To succumb to the past is to be a victim of the past.
The need for increased vigilance with respect to error-avoidance in the operating room has risen as production pressure, complexity and fatigue have escalated.
Safety-based systems of work have failed to infiltrate the cultural psyche of operating theatre personnel despite the continued occurrence of never events.
‘Below Ten Thousand’ is a simple example of a cultural change.
It rises to the top of cultural practice, not because it is willed by executive leadership, but because clinicians working at the clinical interface choose safety as a foundational part of their practice.

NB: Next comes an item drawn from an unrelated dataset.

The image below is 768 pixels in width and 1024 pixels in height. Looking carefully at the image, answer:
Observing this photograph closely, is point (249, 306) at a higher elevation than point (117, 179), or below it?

In short, clinicians choose to transcend the economic pressures placed upon the plying of their trade, and choose, instead, to be artisans of evidence-based excellence in their craft.
Transcendence, a leap of faith in any tale, makes life so much better. Simply because the focus is shifted to positivity.
To privilege the wellbeing of the patient is what we are all taught in our training. We call it ‘advocacy’.
For some strange reason, we are taught less stringently to advocate on behalf of our own selves.
Engaging in positive cultural change is advocating for both patient and self, and ‘Below Ten Thousand’ is such a simple example of such an act.
If you can get this one small step right, then how many other things can we, together, achieve?
Human factors, ergonomics, flowing systems of work, fatigue mitigation, deterrents to bullying, all of a sudden such things become possible, simply because we shine our lights on how human behaviour sustains our safety culture.
If we make our safety culture sharper than our scalpels, the only thing we cut will be the inbuilt, inadvertent collateral harm which devastates both patients and clinical staff.